UU Cipta Kerja Lindungi Pekerja dari Radikalisme Ekonomi

Guru Besar Fakultas Ekonomi dan Bisnis Universitas Diponegoro ini mengaku setuju apabila RUU Cipta Kerja disahkan menjadi Undang-Undang. Dengan demikian, kata Sugiyanto, hambatan-hambatan yang selama ini muncul dan pasti akan terjadi itu mulai dipangkas.

“Jujur saya termasuk yang sangat setuju dengan UU Cipta Kerja. Dengan segala kelemahannya yang perlu diatasi. Karena dengan begitu, hambatan-hambatan yang selama ini muncul dan pasti akan terjadi itu mulai dipangkas,” ungkap Sugiyanto.

Sugiyanto berharap jika RUU Cipta Kerja ini disahkan nantinya, kerja sama dan kolaborasi antar Kementerian dan Pemerintah Daerah bisa semakin intensif.
“Mestinya nanti setelah UU disahkan, nanti peraturan di bawahnya itu harus lebih intensif lagi. Kolaborasi antar Kementerian dan OPD di tingkat daerah, itu harus dilakukan dan itu tidak mudah tapi memang harus dilakukan. Maka praktik-praktik hambatan dalam kelembagaan aturan, kemudian hubungan antar birokrasi ini harus bisa diperbaiki. Jadi semakin intensif untuk bekerja sama,” ujar Sugiyanto.
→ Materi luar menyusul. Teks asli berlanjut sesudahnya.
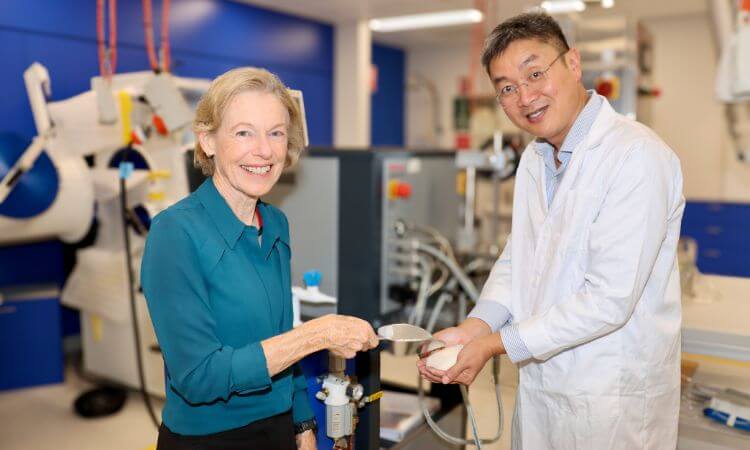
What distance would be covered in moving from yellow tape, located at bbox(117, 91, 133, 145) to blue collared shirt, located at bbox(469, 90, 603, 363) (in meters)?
2.12

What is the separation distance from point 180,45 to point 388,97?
3.55 metres

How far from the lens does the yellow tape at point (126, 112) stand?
115 inches

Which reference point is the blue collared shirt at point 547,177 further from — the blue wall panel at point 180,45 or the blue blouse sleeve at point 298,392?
the blue wall panel at point 180,45

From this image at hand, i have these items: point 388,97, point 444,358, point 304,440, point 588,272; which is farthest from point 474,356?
point 388,97

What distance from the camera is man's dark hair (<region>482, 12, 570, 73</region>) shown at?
1.27m

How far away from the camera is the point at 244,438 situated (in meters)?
1.16

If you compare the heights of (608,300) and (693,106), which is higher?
(693,106)

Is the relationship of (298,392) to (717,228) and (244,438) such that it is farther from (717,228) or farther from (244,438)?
(717,228)

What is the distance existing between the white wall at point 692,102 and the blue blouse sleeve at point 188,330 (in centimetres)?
616

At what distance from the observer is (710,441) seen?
1636 millimetres

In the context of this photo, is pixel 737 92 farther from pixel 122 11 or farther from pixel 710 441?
pixel 122 11

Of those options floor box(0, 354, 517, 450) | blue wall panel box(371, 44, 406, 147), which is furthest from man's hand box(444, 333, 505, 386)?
blue wall panel box(371, 44, 406, 147)

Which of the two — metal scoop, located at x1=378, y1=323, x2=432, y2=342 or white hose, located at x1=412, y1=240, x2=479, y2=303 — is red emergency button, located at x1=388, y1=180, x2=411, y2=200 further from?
metal scoop, located at x1=378, y1=323, x2=432, y2=342

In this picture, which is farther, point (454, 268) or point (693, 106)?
point (693, 106)
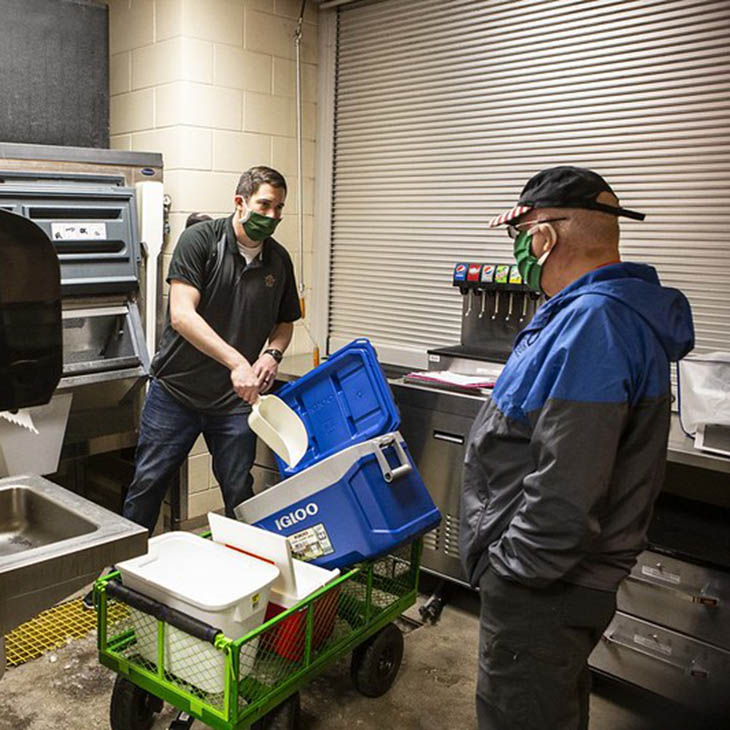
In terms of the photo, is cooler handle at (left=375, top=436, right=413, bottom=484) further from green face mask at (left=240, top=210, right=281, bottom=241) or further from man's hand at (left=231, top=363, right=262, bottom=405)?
green face mask at (left=240, top=210, right=281, bottom=241)

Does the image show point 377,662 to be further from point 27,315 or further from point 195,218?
point 195,218

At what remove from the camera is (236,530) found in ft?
7.18

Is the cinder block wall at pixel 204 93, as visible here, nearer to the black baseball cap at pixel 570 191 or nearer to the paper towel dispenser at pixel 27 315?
the black baseball cap at pixel 570 191

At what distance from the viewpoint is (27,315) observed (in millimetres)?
1146

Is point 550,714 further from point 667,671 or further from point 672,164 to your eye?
point 672,164

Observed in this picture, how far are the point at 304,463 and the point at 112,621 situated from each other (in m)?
0.75

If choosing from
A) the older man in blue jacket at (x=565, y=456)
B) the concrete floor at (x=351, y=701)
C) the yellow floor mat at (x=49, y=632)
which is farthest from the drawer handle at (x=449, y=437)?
the yellow floor mat at (x=49, y=632)

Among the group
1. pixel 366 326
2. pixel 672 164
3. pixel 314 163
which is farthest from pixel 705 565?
pixel 314 163

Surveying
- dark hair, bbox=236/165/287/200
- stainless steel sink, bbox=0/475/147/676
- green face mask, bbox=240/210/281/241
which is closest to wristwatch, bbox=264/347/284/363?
green face mask, bbox=240/210/281/241

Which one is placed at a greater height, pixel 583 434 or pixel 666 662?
pixel 583 434

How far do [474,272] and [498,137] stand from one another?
66 centimetres

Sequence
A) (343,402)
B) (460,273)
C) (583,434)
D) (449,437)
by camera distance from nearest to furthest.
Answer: (583,434) < (343,402) < (449,437) < (460,273)

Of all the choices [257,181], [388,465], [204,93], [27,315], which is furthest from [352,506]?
[204,93]

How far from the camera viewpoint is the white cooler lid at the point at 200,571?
1.90m
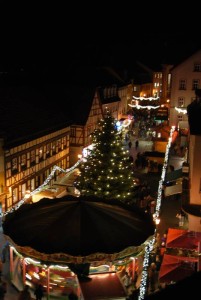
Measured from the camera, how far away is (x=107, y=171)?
75.2 feet

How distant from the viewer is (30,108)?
3212cm

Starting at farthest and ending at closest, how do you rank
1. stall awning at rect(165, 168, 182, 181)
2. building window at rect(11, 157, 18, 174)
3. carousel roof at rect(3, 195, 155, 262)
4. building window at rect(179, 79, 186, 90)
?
building window at rect(179, 79, 186, 90) < stall awning at rect(165, 168, 182, 181) < building window at rect(11, 157, 18, 174) < carousel roof at rect(3, 195, 155, 262)

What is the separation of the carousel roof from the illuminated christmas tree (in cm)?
657

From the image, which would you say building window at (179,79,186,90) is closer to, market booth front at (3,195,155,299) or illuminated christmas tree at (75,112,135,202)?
illuminated christmas tree at (75,112,135,202)

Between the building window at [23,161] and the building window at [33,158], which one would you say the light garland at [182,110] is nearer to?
the building window at [33,158]

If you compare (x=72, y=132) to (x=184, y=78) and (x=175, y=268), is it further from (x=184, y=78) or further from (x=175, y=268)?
(x=175, y=268)

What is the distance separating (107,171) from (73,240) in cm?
948

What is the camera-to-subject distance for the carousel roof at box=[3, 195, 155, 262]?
13.5 m

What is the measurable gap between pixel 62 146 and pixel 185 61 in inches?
853

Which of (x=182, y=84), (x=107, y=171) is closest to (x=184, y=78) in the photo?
(x=182, y=84)

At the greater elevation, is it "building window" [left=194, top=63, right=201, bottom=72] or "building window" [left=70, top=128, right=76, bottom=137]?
"building window" [left=194, top=63, right=201, bottom=72]

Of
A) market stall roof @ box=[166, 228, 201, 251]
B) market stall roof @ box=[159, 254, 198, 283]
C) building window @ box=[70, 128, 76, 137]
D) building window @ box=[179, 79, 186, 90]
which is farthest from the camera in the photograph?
building window @ box=[179, 79, 186, 90]

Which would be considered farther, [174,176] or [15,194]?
[174,176]

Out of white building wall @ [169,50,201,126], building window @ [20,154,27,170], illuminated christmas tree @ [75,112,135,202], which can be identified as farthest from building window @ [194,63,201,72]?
building window @ [20,154,27,170]
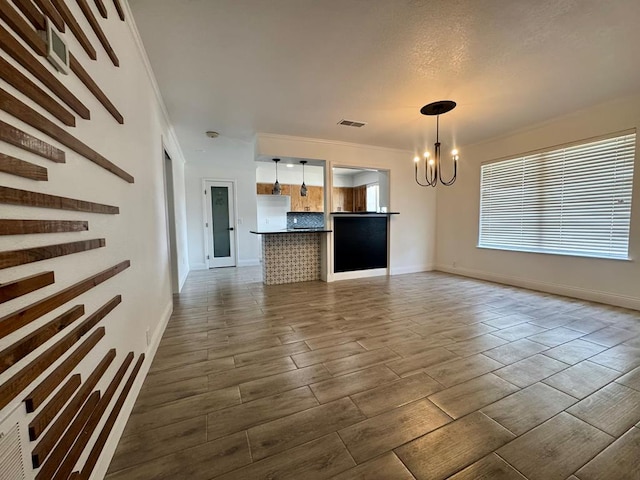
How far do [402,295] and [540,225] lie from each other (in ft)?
7.99

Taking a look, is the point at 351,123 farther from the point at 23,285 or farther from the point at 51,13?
the point at 23,285

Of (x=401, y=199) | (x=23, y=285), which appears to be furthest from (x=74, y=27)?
(x=401, y=199)

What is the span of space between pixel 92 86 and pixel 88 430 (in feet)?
4.80

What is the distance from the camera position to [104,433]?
4.00ft

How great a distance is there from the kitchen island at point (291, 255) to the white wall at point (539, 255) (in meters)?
2.72

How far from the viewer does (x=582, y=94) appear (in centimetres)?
306

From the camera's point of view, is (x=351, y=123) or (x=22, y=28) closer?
(x=22, y=28)

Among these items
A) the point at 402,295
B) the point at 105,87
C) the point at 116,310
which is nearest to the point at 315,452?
the point at 116,310

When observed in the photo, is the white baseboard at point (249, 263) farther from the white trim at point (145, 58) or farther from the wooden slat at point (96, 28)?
the wooden slat at point (96, 28)

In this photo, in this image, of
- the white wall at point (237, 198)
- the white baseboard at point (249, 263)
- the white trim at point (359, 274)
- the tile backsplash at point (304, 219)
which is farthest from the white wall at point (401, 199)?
the tile backsplash at point (304, 219)

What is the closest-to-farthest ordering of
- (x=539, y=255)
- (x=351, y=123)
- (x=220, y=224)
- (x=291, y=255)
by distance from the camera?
Result: (x=351, y=123) < (x=539, y=255) < (x=291, y=255) < (x=220, y=224)

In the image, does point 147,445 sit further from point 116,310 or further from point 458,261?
point 458,261

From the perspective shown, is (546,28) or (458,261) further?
(458,261)

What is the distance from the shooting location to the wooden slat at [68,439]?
80 cm
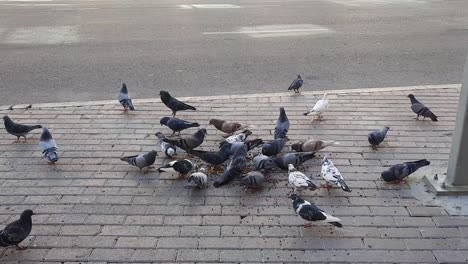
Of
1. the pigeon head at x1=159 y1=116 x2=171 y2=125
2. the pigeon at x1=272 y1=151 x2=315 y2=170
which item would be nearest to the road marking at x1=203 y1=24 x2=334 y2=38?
the pigeon head at x1=159 y1=116 x2=171 y2=125

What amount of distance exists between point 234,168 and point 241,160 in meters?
0.17

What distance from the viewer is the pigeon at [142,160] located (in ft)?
18.3

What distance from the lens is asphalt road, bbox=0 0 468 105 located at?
359 inches

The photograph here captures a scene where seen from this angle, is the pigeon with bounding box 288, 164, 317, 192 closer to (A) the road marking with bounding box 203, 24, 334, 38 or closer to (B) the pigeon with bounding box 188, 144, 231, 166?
(B) the pigeon with bounding box 188, 144, 231, 166

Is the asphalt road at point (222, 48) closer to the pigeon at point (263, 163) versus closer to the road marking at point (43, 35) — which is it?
the road marking at point (43, 35)

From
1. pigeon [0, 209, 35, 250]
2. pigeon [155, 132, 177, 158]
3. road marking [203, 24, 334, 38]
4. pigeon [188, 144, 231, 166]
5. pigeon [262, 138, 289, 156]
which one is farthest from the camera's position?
road marking [203, 24, 334, 38]

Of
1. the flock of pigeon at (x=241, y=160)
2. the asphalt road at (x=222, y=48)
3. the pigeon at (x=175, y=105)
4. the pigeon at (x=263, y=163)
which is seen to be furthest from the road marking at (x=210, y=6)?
the pigeon at (x=263, y=163)

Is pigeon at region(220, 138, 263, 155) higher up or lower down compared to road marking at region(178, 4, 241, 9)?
higher up

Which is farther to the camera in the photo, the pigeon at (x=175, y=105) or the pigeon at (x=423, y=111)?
the pigeon at (x=175, y=105)

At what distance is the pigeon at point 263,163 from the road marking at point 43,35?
8.84m

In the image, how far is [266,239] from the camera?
4.38 meters

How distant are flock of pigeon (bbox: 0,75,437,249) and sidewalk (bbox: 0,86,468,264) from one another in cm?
13

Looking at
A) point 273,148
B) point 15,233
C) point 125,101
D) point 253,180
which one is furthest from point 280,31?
point 15,233

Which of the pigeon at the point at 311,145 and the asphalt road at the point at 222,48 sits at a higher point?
the pigeon at the point at 311,145
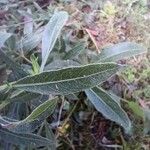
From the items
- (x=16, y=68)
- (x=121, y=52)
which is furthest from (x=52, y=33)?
(x=121, y=52)

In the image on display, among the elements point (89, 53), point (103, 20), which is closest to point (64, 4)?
point (103, 20)

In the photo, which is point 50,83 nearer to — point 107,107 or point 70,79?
point 70,79

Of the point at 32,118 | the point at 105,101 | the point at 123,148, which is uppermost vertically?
the point at 32,118

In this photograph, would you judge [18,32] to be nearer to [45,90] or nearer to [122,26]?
[122,26]

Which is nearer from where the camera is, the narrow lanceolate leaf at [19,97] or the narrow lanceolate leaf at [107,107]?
the narrow lanceolate leaf at [19,97]

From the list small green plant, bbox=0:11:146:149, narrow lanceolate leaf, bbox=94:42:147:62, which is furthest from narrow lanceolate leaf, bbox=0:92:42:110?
narrow lanceolate leaf, bbox=94:42:147:62

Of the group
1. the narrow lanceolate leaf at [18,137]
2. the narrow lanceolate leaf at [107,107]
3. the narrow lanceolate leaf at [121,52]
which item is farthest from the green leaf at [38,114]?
the narrow lanceolate leaf at [121,52]

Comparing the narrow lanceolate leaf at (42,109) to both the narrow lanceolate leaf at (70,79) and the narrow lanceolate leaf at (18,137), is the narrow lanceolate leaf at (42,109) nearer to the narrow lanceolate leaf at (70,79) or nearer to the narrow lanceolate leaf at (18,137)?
the narrow lanceolate leaf at (70,79)

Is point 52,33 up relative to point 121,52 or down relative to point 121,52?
up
Sementara itu ekonom Unika Soegijapranata Semarang, Prof. Dr Andreas Lako, SE, MSi mengatakan Rencana Undang Undang (RUU) Cipta Kerja adalah sesuatu yang krusial dan urgent dalam situasi pemulihan ekonomi di tengah pandemi. Terutama untuk melindungi pekerja dari radikalisme ekonomi dan melindungi dunia usaha dari radikalisme sosial.

“Kalau saya lihat itu menjadi krusial dan urgent. Secara keseluruhan dari kaca mata saya sebagai akademisi bukan dari pekerja atau aktivis pekerja, dalam konteks memberikan peningkatan perlindungan dan peningkatan kesejahteraan kepada karyawan itu sudah bagus,” ujarnya.

Andreas Lako menjelaskan, ketika dunia usaha akan kembali aktif dengan ketentuan normal baru. Dunia usaha tentu akan meminta kembali para pekerja yang dirumahkan untuk kembali, dan mungkin juga akan merekrut pekerja baru. Dalam situasi saat ini, hal itu bisa memunculkan radikalisme ekonomi, dimana pelaku usaha bisa melakukan pemaksaan-pemaksaan, ” Kamu para pekerja butuh hidup dan pekerjaan kan, ini saya kasih pekerjaan tapi ikut aturan saya. Misalnya dengan gaji rendah dan tanpa jaminan kesehatan”, ujar Andreas mencontohkan.

” Jika itu disahkan, para pekerja bisa punya pegangan. Tidak ada UU yang menyenangkan semua orang, tapi ini memberikan semacam perlindungan dari tindakan radikalisme ekonomi dari pelaku usaha, ujarnya. Begitu juga sebaliknya, UU ini memberikan jaminan perlindungan dunia usaha dari radikalisme sosial dari para pekerja.